The history of machine learning
The history of machine learning began with attempts to map human neural processes and has led to major breakthroughs and discoveries. Read about the history of machine learning.
Six ways to reduce bias in machine learning
1. Identify potential sources of bias. Using the above sources of bias as a guide, one way to address and mitigate bias is to examine the data and see how the different forms of bias could impact the data being used to train the machine learning model. Have you selected the data without bias? Have you made sure there isn't any bias arising from errors in data capture or observation? Are you making sure not to use an historic data set tainted with prejudice or confirmation bias? By asking these questions you can help to identify and potentially eliminate that bias.
2. Set guidelines and rules for eliminating bias and procedures. To keep bias in check, organizations should set guidelines, rules and procedures for identifying, communicating and mitigating potential data set bias. Forward-thinking organizations are documenting cases of bias as they occur, outlining the steps taken to identify bias, and explaining the efforts taken to mitigate bias. By establishing these rules and communicating them in an open, transparent manner, organizations can put the right foot forward to address issues of machine learning model bias.
3. Identify accurate representative data. Prior to collecting and aggregating data for machine learning model training, organizations should first try to understand what a representative data set should look like. Data scientists should use their data analysis skills to understand the nature of the population that is to be modeled along with the characteristics of the data used to create the machine learning model. These two things should match in order to build a data set with as little bias as possible.
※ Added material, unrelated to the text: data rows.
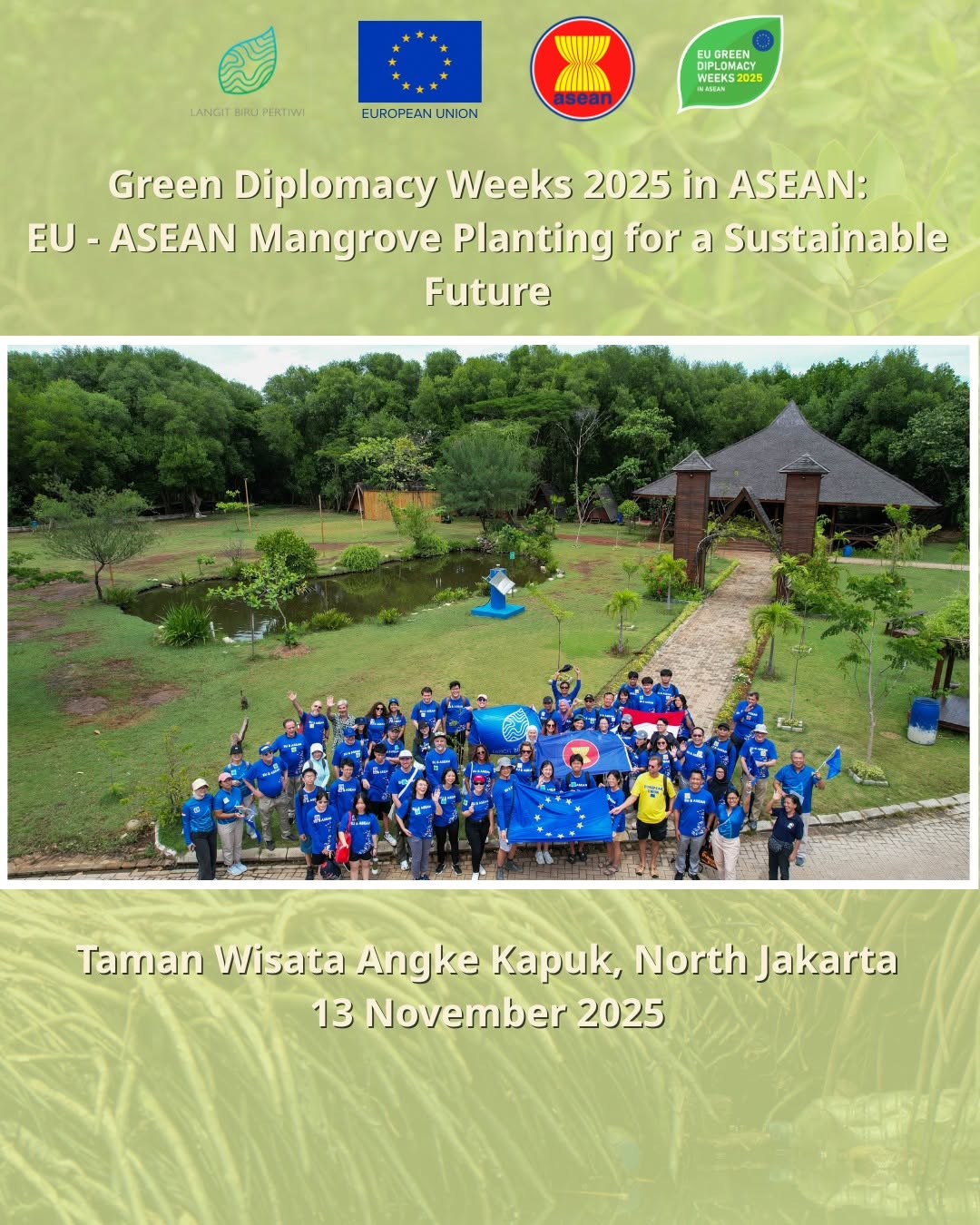 LANGIT BIRU PERTIWI

EUROPEAN UNION

asean

EU GREEN DIPLOMACY WEEKS 2025 IN ASEAN

Green Diplomacy Weeks 2025 in ASEAN: EU - ASEAN Mangrove Planting for a Sustainable Future

Taman Wisata Angke Kapuk, North Jakarta
13 November 2025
4. Document and share how data is selected and cleansed. Many forms of bias occur when selecting data from among large data sets and during data cleansing operations. In order to make sure few bias-inducing mistakes are made, organizations should document their methods of data selection and cleansing and allow others to examine when and if the models exhibit any form of bias. Transparency allows for root-cause analysis of sources of bias to be eliminated in future model iterations.
5. Evaluate model for performance and select least-biased, in addition to performance. Machine learning models are often evaluated prior to being placed into operation. Most of the time these evaluation steps focus on aspects of model accuracy and precision. Organizations should also add measures of bias detection in their model evaluation steps. Even if the model performs with certain levels of accuracy and precision for particular tasks, it could fail on measures of bias, which might point to issues with the training data.
6. Monitor and review models in operation. Finally, there is a difference between how the machine learning model performs in training and how it performs in the real world. Organizations should provide methods to monitor and continuously review the models as they perform in operation. If there are signs that certain forms of bias are showing up in the results, then the organization can take action before the bias causes irreparable harm.
Combating machine learning bias makes for more robust systems
When bias becomes embedded in machine learning models, it can have an adverse impact on our daily lives. The bias is exhibited in the form of exclusion, such as certain groups being denied loans or not being able to use the technology, or in the technology not working the same for everyone. As AI continues to become more a part of our lives, the risks from bias only grow larger. Companies, researchers and developers have a responsibility to minimize bias in AI systems. A lot of it comes down to ensuring that the data sets are representative and that the interpretation of data sets is correctly understood. However, just making sure that the data sets aren't biased won't actually remove bias, so having diverse teams of people working toward the development of AI remains an important goal for enterprises.